In generale vediamo come gli elementi essenziali da dover gestire per aumentare i livelli di sicurezza di una infrastruttura K8s sono:
- L’utilizzo di policy di separazione e segregazione della rete (i “namespace” sono uno degli strumenti che possono utilizzare in questo processo se impostati correttamente).
- Policy di utilizzo: oltre alle Netowork policy è possibile agire attraverso delle policy che limitano l’utilizzo delle risorse basate sempre su “namespace” o “nodo”.
- Hardening del Control Plane: abilitazione della cifratura TLS, strong authentication, disabilitare accessi a reti non sicure o necessarie, utilizzo delle policy RBAC (Role-based access control), proteggere i file di K8s da modifiche non autorizzare.
- Autenticazione ed Autorizzazione (di accesso): questi sono elementi essenziali per definire e controllare che ci siano solo accessi autorizzati alle risorse.
- Logging: la gestione corretta dei log è un elemento critico che consente di monitorare i servizi rilasciati e di governarne gli aspetti di sicurezza, K8s consente di abilitare un numeroso set di log: API request history, Performance metrics, Deployments, Resource consumption, Operating system calls, Protocols, permission changes, Network traffic, Pod scaling.
Cloud nazionale, tra tecnologie e obiettivi: le perplessità in tema di sicurezza dei dati
Conclusioni
Esiste ormai un’abbondante letteratura anche rispetto alla sicurezza dei container che, ovviamente, rappresentano l’oggetto in qualche misura da “proteggere” in ultimo per la continuità dei servizi e la sicurezza delle informazioni. Secondo Gartner (fonte: Docker Container Security 101: Risks and 33 Best Practices) dal 2020 oltre il 50% delle aziende gestirà container in produzione.

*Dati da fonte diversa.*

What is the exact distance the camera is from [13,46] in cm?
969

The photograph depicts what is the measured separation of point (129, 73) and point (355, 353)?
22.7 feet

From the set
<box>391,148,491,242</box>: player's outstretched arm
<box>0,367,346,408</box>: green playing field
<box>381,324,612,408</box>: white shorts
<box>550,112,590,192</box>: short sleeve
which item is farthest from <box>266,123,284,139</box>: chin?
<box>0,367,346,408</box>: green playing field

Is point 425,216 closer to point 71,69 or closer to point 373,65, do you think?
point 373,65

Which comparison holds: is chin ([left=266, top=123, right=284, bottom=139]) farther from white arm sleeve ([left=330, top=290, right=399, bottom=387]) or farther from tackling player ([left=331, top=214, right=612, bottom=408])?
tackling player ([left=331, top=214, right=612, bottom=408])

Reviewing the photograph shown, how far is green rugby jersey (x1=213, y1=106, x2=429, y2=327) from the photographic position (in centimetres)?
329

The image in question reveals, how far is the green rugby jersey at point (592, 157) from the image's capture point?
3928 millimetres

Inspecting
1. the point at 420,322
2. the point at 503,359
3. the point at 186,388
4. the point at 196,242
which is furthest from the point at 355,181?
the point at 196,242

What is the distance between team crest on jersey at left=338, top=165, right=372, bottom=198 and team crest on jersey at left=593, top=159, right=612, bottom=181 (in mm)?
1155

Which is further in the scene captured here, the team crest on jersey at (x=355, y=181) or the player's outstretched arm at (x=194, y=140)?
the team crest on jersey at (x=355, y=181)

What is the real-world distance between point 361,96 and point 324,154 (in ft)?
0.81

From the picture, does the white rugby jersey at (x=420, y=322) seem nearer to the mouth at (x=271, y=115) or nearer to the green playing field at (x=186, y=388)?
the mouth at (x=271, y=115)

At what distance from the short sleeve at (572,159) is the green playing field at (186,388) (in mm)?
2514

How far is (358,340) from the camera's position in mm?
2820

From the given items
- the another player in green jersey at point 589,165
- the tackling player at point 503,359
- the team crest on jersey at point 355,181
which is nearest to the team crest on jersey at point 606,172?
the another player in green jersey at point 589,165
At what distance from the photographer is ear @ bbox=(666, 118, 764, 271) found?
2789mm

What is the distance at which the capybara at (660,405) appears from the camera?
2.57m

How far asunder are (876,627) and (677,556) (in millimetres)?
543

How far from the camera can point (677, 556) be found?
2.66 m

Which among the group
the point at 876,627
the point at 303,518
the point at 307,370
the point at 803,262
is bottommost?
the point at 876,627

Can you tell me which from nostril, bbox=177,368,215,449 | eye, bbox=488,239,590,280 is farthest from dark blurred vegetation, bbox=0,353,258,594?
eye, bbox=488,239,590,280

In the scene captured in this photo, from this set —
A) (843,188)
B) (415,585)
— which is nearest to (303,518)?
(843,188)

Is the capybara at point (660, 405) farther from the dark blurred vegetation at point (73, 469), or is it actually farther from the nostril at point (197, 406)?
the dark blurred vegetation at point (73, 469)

Secondo il Report Kubernetes adoption, security, and market trends report 2021 (Last Updated: July 14, 2021), circa il 94% del campione intervistato ha avuto un incidente di sicurezza nei precedenti 12 mesi relativo agli ambienti K8s.
La causa principale è da ricercarsi negli errori di configurazione (errore umano), questo in parte dovuto alla complessità che può avere l’implementazione di questa tecnologia.